# R33 parts wanted



## Din Viesel (Sep 12, 2015)

A friend has asked me to source the following parts for him, they are:-

Driver's side carpeted section that hide's the inside of the O/S inner wing.

The plastic trim that covers the boot lock area, that goes between the recess.

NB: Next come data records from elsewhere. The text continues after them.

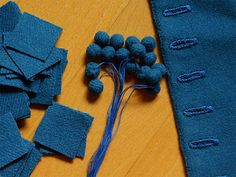 Vanhanaikaiset: Nappeja. Buttons. Making self stuffing buttons from wool fabric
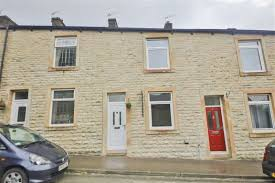 2 bedroom terraced house for sale in church street read bb12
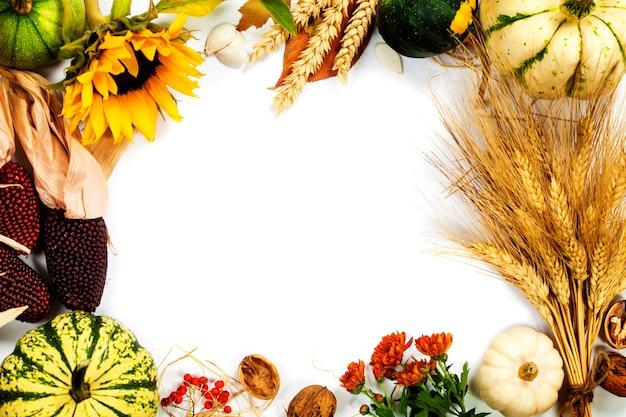 白の秋のフレーム。感謝祭の日、収穫または秋のコンセプト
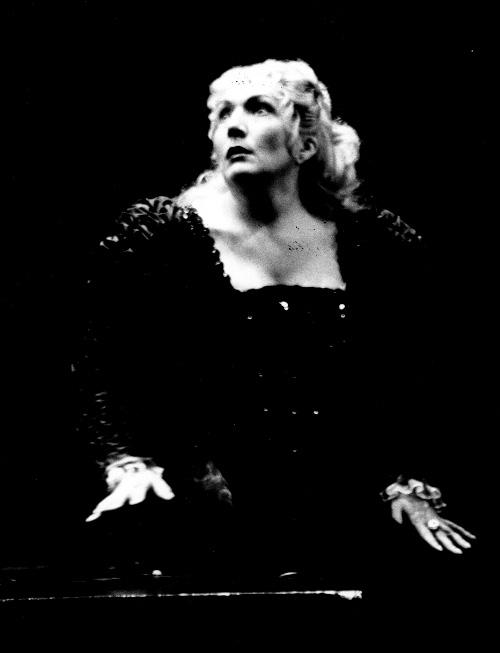 ARTS IN ACTION: Washington Concert Opera star soprano NELLY MIRICIOIU in the title rôle of Australian Opera's 1996 production of Gaetano Donizetti's LUCREZIA BORGIA [Photo © by Opera Australia]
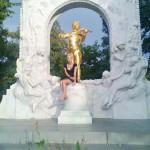 Vena monument Motsartu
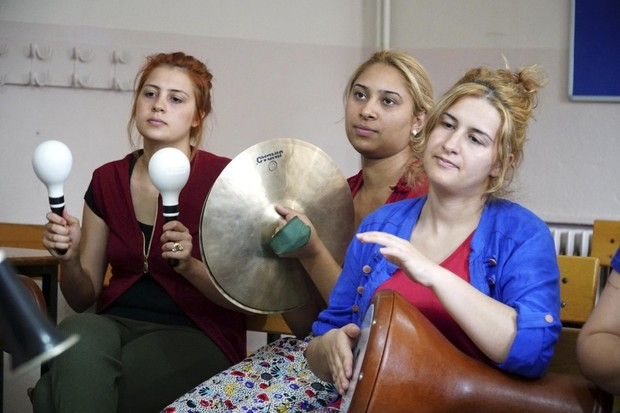 Roma Women Form Band Introduce Cultural Music To Turkey Daily Sabah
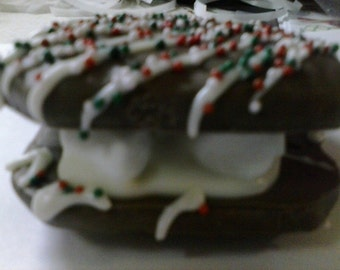 12 Holiday Smores, chocolate, marshmallow, candy cane, melt in your mouth, sprinkles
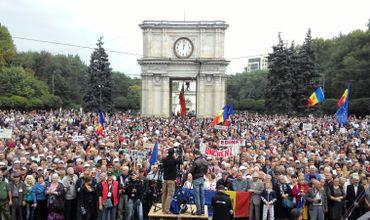 Более 15 тысяч человек собрались на центральной площади Кишинева.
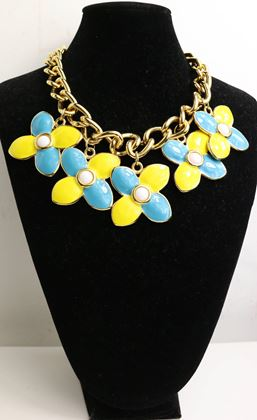 escada-yellow-and-light-blue-clovers-gemstones-gold-chain-necklace-2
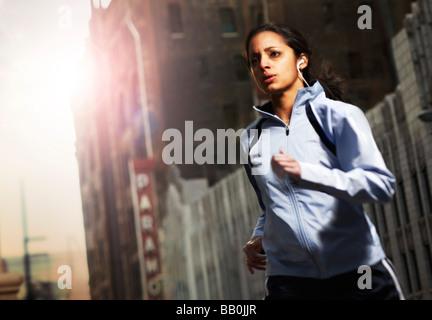 Ein junger ethnischen Jogger läuft durch die Straßen der Innenstadt von Stadtraum. - Stockfoto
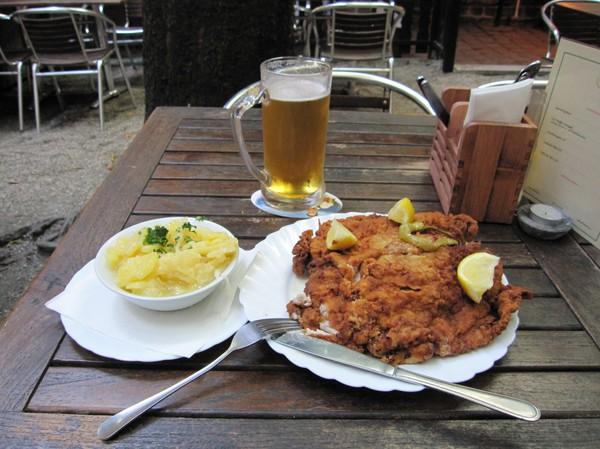 Den största måltid jag ätit i hela mitt liv. Restaurang Zu den Zwei Liesln. Gigantisk schnitzel som rankas till stadens allra bästa, Wien.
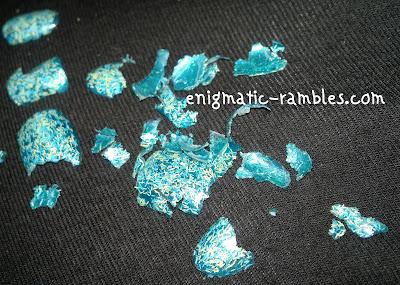 glitter-removal-nail-polish-trick-PVA-glue-elmers-easy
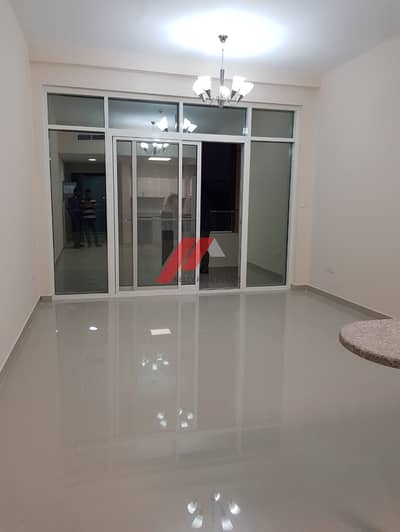 LAVISH ONE MONTH FREE 2BHK WITH CLOSE KITCHEN BALCONY  PARKING JUST IN 47K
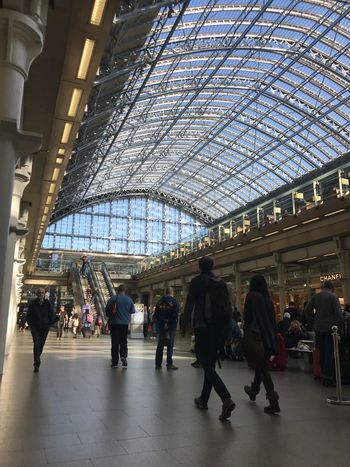 LONDON❤ St. Pancras Station Large Group Of People Architecture Travel Railroad Station Indoors  Built Structure Travel Destinations Transportation Building - Type Of Building Lifestyles Men Railroad Station Platform Public Transportation Leisure Activity Women Real People Modern Day City Crowd People Iphone6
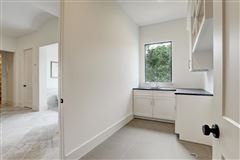 gorgeous NEW CONSTRUCTION in Southampton luxury properties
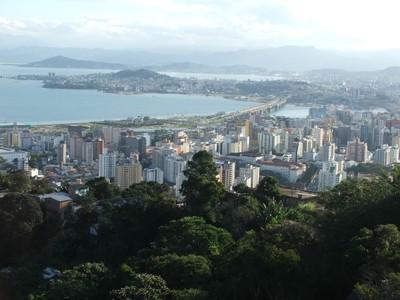 Maciço do Morro da Cruz. Foto Andrea Mosqueta
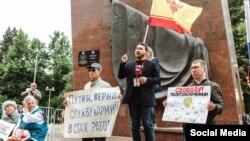 Семен Кочкин на пикете солидарности с Москвой 10 августа 2019 года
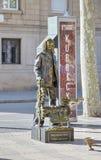 在La兰布拉,巴塞罗那,西班牙的活雕象 免版税库存照片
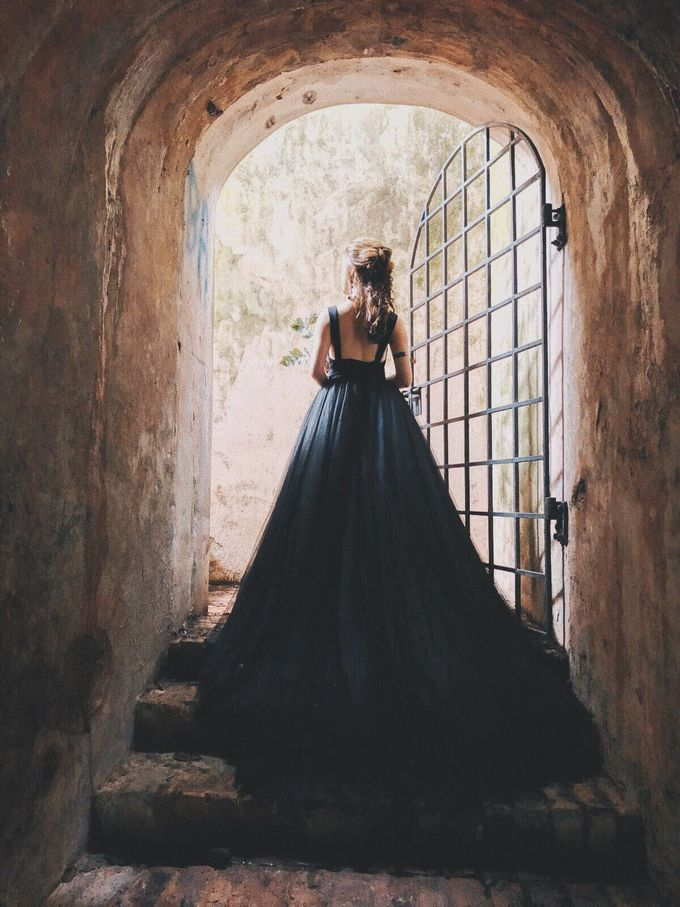 Black Romantic Bohemian Modern Chic Bridal Style Shoot - Danny and Daphne by Sylvia Koh Makeup and Hairstyling - 012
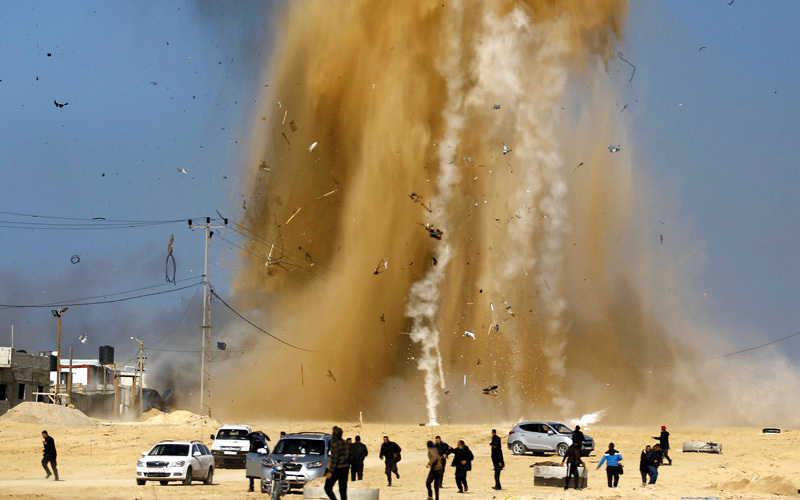 ارتفاع الدخان والتراب في موقع استهدف بغارة إسرائيلية شمال غزة.  أ.ف.ب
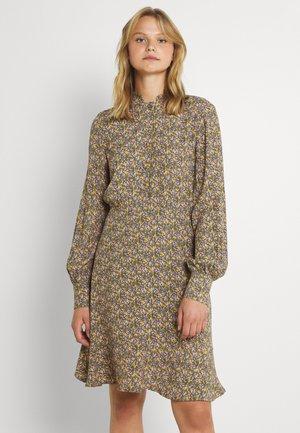 NUCHABELLY DRESS - Day dress - grape leaf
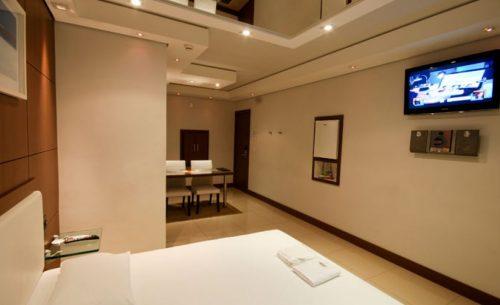 Conheça a Suíte Standard Premium do Opium Motel e garanta já a sua reserva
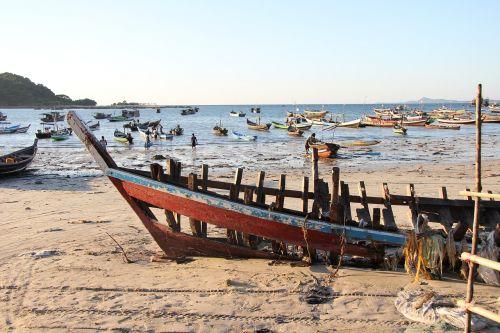myanmar beach boat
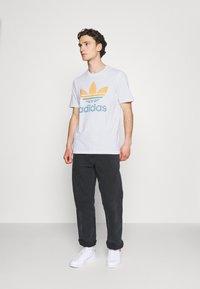 adidas Originals - TREF OMBRE UNISEX - T-shirt med print - white - 1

The carpeted section that goes below that.

Space saver

All parts are for a 1996 R33 Gtst.

Many thanks


----------



## Din Viesel (Sep 12, 2015)

OK just to ad, "ANY ONE" that messages myself that has just one post or has just joined I can read your future

Your going on a short fast journey, F*** ***


----------



## Din Viesel (Sep 12, 2015)

Does any one have any of the parts above lying around in their garage/shed or breaking an r33 please ?

Cheers


----------



## Din Viesel (Sep 12, 2015)

Really do you think I was born yesterday


----------



## Din Viesel (Sep 12, 2015)

Still requiring parts below please :-

Driver's side carpeted section that hide's the inside of the O/S inner wing.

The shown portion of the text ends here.